§ **Aufgabenliste**
(a) Schreibe aus dem Text über das Afghan Youth Orchestra alles von „Es waren exotische“ bis hinunter zu „der Victoria Hall.“ wortgetreu ab.
(b) Welches Alter haben laut dem Text über das Afghan Youth Orchestra die jungen Musikerinnen und Musiker, die zum Orchester gehören?

§ **Untersuchter Text**
Mi., 13.09.2023 - 17:00

Es waren exotische Klänge, die letzte Woche auf dem Dach von Switzerland for UNHCR in Genf zu hören waren. Zwei junge Männer in traditioneller Kleidung sassen auf der Terrasse und spielten auf der Rubab – einer Laute – und den Trommeln namens Tabla. Die Melodien entführten in eine ferne Welt, und tatsächlich stammen die beiden jungen Musiker aus Afghanistan. Sie sind Teil des Afghan Youth Orchestra, das in Genf zu Besuch war und dort mehrere Konzerte spielte – neben dem Dachkonzert bei uns auch zusammen mit dem Genfer Kammerorchester in der Victoria Hall.  

Rund 40 junge Musikerinnen und Musiker zwischen 14 und 20 Jahren gehören zum Afghan Youth Orchestra. Sie hatten am Afghanistan National Institute of Music ANIM in Kabul traditionelle afghanische und klassische westliche Musik studiert und von Karrieren in der Kunst geträumt – bis vor zwei Jahren die Taliban unerwartet wieder die Macht ergriffen im Land. Damals wurde Ahmad Naser Sarmast, Gründer und Direktor von ANIM, schnell klar: Die Studierenden müssen so schnell wie möglich Afghanistan verlassen, zusammen mit der restlichen Belegung des Insituts.

§ **Datenteil**
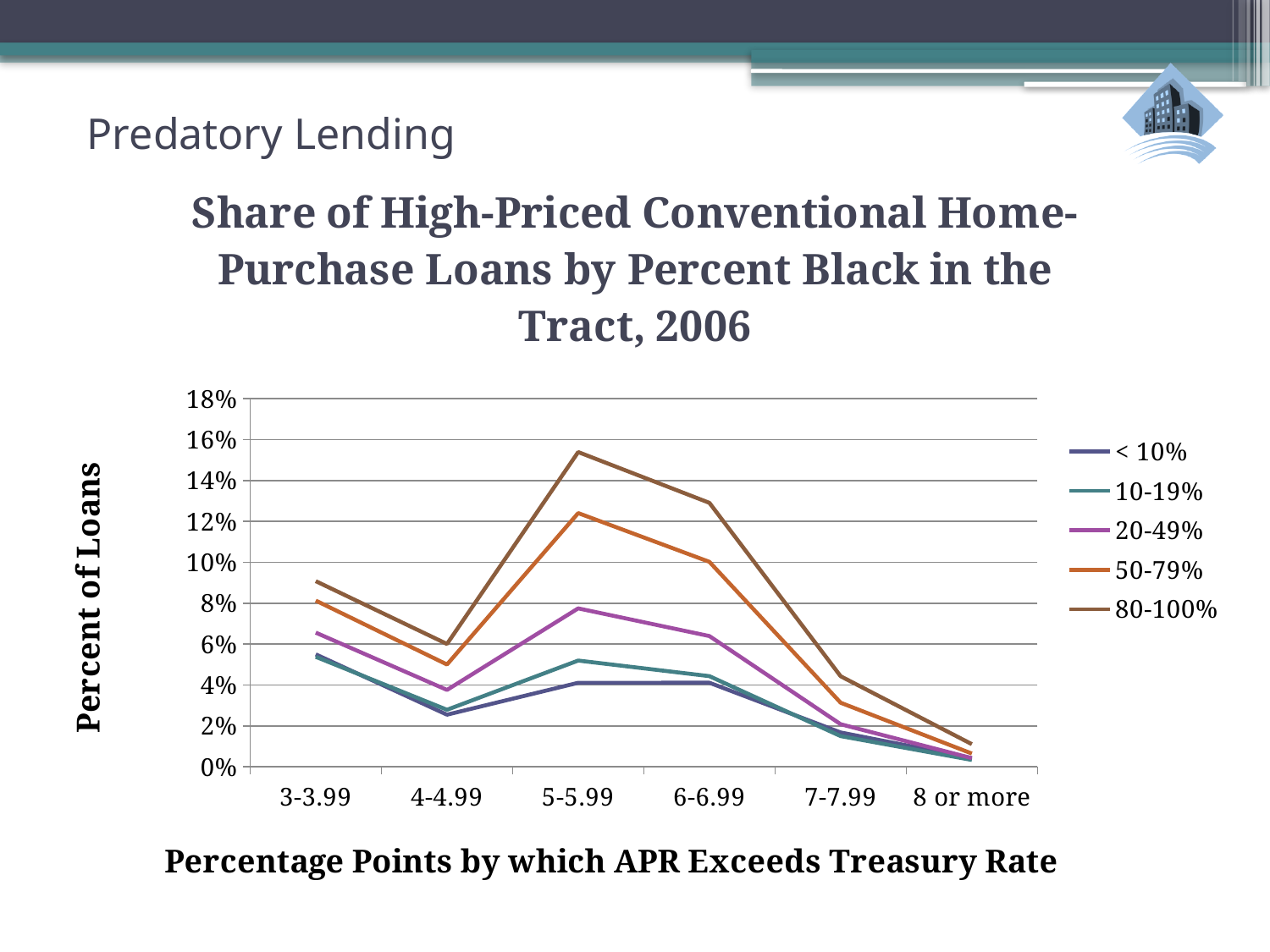
Do the values for the 80-100% series rise or fall from 6-6.99 to 8 or more? fall What is the title of the y axis? Percent of Loans For the 80-100% series, which x-axis category has the highest value? 5-5.99 What kind of chart is shown on the slide? line chart Is the value for the 20-49% series at 7-7.99 greater or less than 4%? less Is the value for the 50-79% series at 5-5.99 greater or less than 10%? greater For the 80-100% series, which x-axis category has the lowest value? 8 or more How many series does the legend list? 5 How many categories are shown along the x axis? 6 What is the title of the x axis? Percentage Points by which APR Exceeds Treasury Rate Is the value for the 80-100% series at 5-5.99 greater or less than 14%? greater At 6-6.99, which series has the larger value: 80-100% or 50-79%? 80-100%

§ **Lösungen der Aufgaben**
(a)
Es waren exotische Klänge, die letzte Woche auf dem Dach von Switzerland for UNHCR in Genf zu hören waren. Zwei junge Männer in traditioneller Kleidung sassen auf der Terrasse und spielten auf der Rubab – einer Laute – und den Trommeln namens Tabla. Die Melodien entführten in eine ferne Welt, und tatsächlich stammen die beiden jungen Musiker aus Afghanistan. Sie sind Teil des Afghan Youth Orchestra, das in Genf zu Besuch war und dort mehrere Konzerte spielte – neben dem Dachkonzert bei uns auch zusammen mit dem Genfer Kammerorchester in der Victoria Hall.

(b) Sie sind zwischen 14 und 20 Jahre alt.